What is needed » Please print every line below word for word, leaving out the pictures.

Stored items:
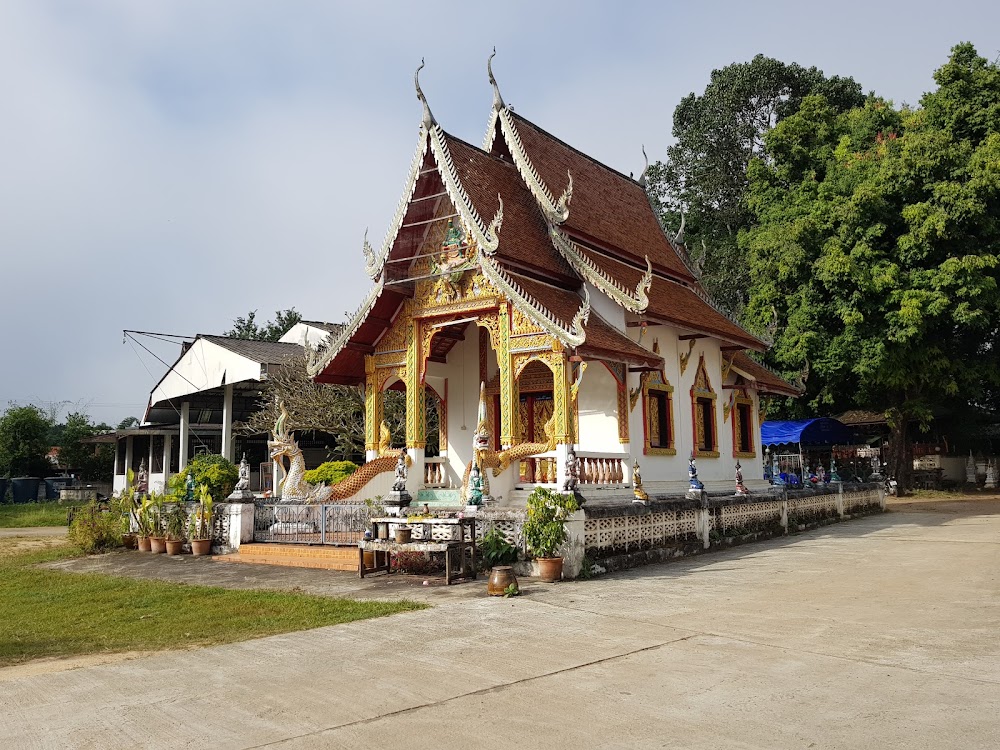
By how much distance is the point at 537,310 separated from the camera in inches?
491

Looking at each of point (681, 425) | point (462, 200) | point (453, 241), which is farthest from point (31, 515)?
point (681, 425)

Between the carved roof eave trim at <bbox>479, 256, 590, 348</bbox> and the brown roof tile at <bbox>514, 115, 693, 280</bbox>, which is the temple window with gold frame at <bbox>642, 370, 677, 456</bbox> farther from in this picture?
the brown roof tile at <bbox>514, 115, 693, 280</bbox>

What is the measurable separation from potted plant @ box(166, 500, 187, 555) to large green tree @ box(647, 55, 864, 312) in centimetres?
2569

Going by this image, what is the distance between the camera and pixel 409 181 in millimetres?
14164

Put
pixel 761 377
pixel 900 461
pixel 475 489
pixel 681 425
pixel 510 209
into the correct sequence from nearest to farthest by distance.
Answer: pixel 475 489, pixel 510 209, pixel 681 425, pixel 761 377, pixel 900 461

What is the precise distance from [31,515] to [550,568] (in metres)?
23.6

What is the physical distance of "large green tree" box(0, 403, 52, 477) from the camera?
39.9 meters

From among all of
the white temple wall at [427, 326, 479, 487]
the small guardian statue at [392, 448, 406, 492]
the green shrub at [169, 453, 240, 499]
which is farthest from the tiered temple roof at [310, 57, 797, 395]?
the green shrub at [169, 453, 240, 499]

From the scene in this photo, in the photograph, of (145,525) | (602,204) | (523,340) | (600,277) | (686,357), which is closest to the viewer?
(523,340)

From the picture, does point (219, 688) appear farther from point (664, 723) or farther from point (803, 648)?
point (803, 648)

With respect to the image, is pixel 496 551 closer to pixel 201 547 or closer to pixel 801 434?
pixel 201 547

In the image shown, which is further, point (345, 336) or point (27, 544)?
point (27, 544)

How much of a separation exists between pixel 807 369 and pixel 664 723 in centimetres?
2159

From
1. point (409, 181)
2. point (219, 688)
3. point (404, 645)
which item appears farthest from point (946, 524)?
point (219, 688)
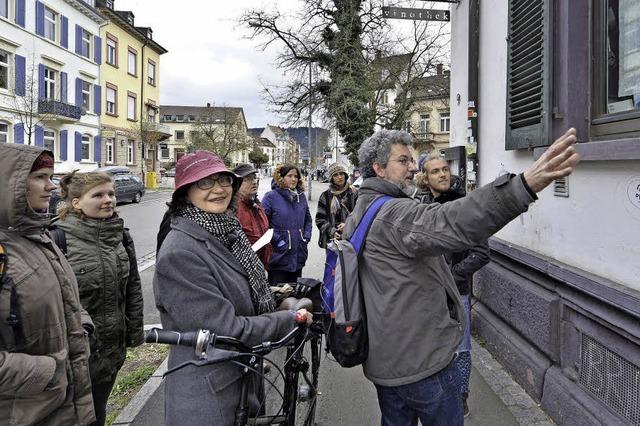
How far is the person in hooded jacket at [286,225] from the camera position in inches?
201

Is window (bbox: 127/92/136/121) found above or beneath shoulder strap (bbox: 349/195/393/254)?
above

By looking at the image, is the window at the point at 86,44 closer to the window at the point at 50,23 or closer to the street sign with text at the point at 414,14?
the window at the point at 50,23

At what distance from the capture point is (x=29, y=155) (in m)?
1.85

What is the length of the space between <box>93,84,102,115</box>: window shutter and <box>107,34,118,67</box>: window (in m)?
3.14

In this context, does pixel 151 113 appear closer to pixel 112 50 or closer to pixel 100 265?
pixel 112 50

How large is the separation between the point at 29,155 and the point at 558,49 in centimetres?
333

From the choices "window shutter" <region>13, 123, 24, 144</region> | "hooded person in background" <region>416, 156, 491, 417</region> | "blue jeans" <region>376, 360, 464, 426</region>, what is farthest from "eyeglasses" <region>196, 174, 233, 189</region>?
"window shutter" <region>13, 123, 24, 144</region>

Task answer »
By how much distance is the point at 537,310 separated from the camera in inches?
491

Looking at each of point (681, 425) | point (462, 200) | point (453, 241), which is farthest from point (31, 515)?
point (681, 425)

Between the carved roof eave trim at <bbox>479, 256, 590, 348</bbox> and the brown roof tile at <bbox>514, 115, 693, 280</bbox>, which is the temple window with gold frame at <bbox>642, 370, 677, 456</bbox> farther from in this picture?
the brown roof tile at <bbox>514, 115, 693, 280</bbox>

What is the measurable separation from potted plant @ box(166, 500, 187, 555) to large green tree @ box(647, 55, 864, 312) in centimetres?
2569

Going by this image, what is the distance between the camera and pixel 409 181 in millimetres?
14164

Put
pixel 761 377
pixel 900 461
pixel 475 489
pixel 681 425
pixel 510 209
into the correct sequence from nearest to farthest by distance.
Answer: pixel 475 489, pixel 510 209, pixel 681 425, pixel 761 377, pixel 900 461

What is the precise distance from [31,515] to [550,568] (in metres)?
23.6

What is the physical distance of "large green tree" box(0, 403, 52, 477) from the camera?
39.9 meters

From among all of
the white temple wall at [427, 326, 479, 487]
the small guardian statue at [392, 448, 406, 492]
the green shrub at [169, 453, 240, 499]
which is farthest from the tiered temple roof at [310, 57, 797, 395]?
the green shrub at [169, 453, 240, 499]

From the scene in this photo, in the photograph, of (145,525) | (602,204) | (523,340) | (600,277) | (686,357), which is closest to the viewer?
(523,340)

From the picture, does point (219, 688) appear farther from point (664, 723) or farther from point (803, 648)?
point (803, 648)

With respect to the image, is pixel 496 551 closer to pixel 201 547 or closer to pixel 801 434?
pixel 201 547

In the image shown, which is further, point (345, 336) or point (27, 544)?
point (27, 544)

How much of a separation exists between pixel 807 369 and pixel 664 723 in centimetres?
2159

From
1. point (409, 181)
2. point (219, 688)
3. point (404, 645)
which item appears farthest from point (946, 524)?
point (219, 688)
How far is the person in hooded jacket at [286,225] from the camera position in inches?
201

Is window (bbox: 127/92/136/121) found above or beneath shoulder strap (bbox: 349/195/393/254)?
above

By looking at the image, is the window at the point at 86,44 closer to the window at the point at 50,23 or closer to the street sign with text at the point at 414,14?
the window at the point at 50,23

At what distance from the capture point is (x=29, y=155) (in m)?
1.85

What is the length of the space between <box>93,84,102,115</box>: window shutter and <box>107,34,118,67</box>: window (in m)?
3.14

In this context, does pixel 151 113 appear closer to pixel 112 50 or closer to pixel 100 265?
pixel 112 50

How large is the separation between the point at 29,155 and the point at 558,49 in centimetres?
333

From the choices "window shutter" <region>13, 123, 24, 144</region> | "hooded person in background" <region>416, 156, 491, 417</region> | "blue jeans" <region>376, 360, 464, 426</region>, what is farthest from "eyeglasses" <region>196, 174, 233, 189</region>?
"window shutter" <region>13, 123, 24, 144</region>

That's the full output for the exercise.